* **Work to complete**
Retype the lines below exactly as they appear, leaving out the pictures.

<<<<

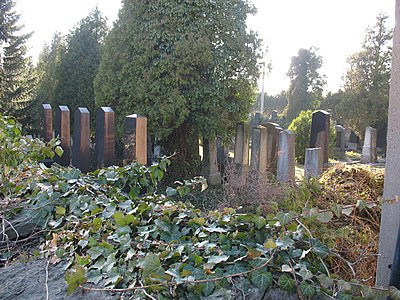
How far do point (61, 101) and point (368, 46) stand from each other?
14757mm

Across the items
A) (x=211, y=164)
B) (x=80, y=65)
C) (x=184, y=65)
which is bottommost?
(x=211, y=164)

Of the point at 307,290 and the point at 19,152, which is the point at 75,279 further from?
the point at 19,152

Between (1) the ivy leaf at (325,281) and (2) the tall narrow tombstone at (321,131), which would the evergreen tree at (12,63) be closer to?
(2) the tall narrow tombstone at (321,131)

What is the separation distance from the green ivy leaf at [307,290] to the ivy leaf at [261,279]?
10 cm

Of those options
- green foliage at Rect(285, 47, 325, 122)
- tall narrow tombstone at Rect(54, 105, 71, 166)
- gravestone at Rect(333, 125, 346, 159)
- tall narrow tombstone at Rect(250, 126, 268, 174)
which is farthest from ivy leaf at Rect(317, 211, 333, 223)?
green foliage at Rect(285, 47, 325, 122)

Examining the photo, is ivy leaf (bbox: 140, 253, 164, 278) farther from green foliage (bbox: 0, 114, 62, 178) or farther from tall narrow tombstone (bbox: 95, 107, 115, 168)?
tall narrow tombstone (bbox: 95, 107, 115, 168)

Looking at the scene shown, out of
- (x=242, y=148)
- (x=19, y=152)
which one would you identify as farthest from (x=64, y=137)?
(x=19, y=152)

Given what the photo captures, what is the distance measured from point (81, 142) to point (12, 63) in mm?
Result: 14400

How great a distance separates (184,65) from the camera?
9078 millimetres

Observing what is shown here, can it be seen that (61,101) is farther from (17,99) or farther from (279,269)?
(279,269)

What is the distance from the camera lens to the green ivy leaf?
1.22 metres

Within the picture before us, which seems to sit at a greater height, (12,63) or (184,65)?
(12,63)

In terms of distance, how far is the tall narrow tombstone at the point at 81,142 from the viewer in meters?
6.15

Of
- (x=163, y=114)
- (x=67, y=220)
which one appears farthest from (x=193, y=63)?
(x=67, y=220)
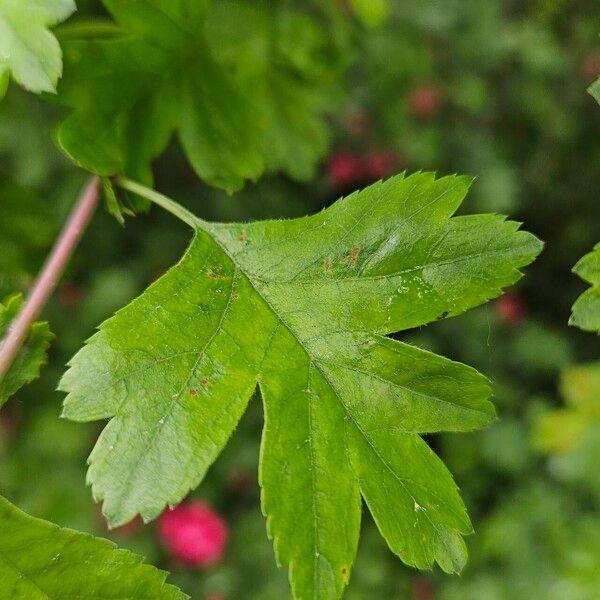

>>>>

* **Worked answer**
How far do point (61, 101) and point (368, 46) stand from each other?
14757mm

Across the items
A) (x=211, y=164)
B) (x=80, y=65)
C) (x=184, y=65)
which is bottommost?
(x=211, y=164)

Of the point at 307,290 and the point at 19,152, which is the point at 75,279 further from?
the point at 19,152

Between (1) the ivy leaf at (325,281) and (2) the tall narrow tombstone at (321,131), which would the evergreen tree at (12,63) be closer to?
(2) the tall narrow tombstone at (321,131)

What is the separation distance from the green ivy leaf at [307,290] to the ivy leaf at [261,279]?
10 cm

Of those options
- green foliage at Rect(285, 47, 325, 122)
- tall narrow tombstone at Rect(54, 105, 71, 166)
- gravestone at Rect(333, 125, 346, 159)
- tall narrow tombstone at Rect(250, 126, 268, 174)
which is farthest from ivy leaf at Rect(317, 211, 333, 223)?
green foliage at Rect(285, 47, 325, 122)

Examining the photo, is ivy leaf (bbox: 140, 253, 164, 278) farther from green foliage (bbox: 0, 114, 62, 178) or farther from tall narrow tombstone (bbox: 95, 107, 115, 168)?
tall narrow tombstone (bbox: 95, 107, 115, 168)

Looking at the scene shown, out of
- (x=242, y=148)
- (x=19, y=152)
which one would you identify as farthest from (x=64, y=137)?
(x=19, y=152)

Given what the photo captures, what is the distance measured from point (81, 142) to point (12, 63) in mm?
Result: 14400

How great a distance separates (184,65) from the camera?
9078 millimetres

Observing what is shown here, can it be seen that (61,101) is farther from (17,99) or farther from (279,269)?
(279,269)

What is the distance from the camera lens to the green ivy leaf?
1.22 metres

Within the picture before us, which seems to sit at a greater height, (12,63) or (184,65)?
(12,63)

In terms of distance, how far is the tall narrow tombstone at the point at 81,142 from the viewer in meters?
6.15

Of
- (x=163, y=114)
- (x=67, y=220)
which one appears farthest from (x=193, y=63)?
(x=67, y=220)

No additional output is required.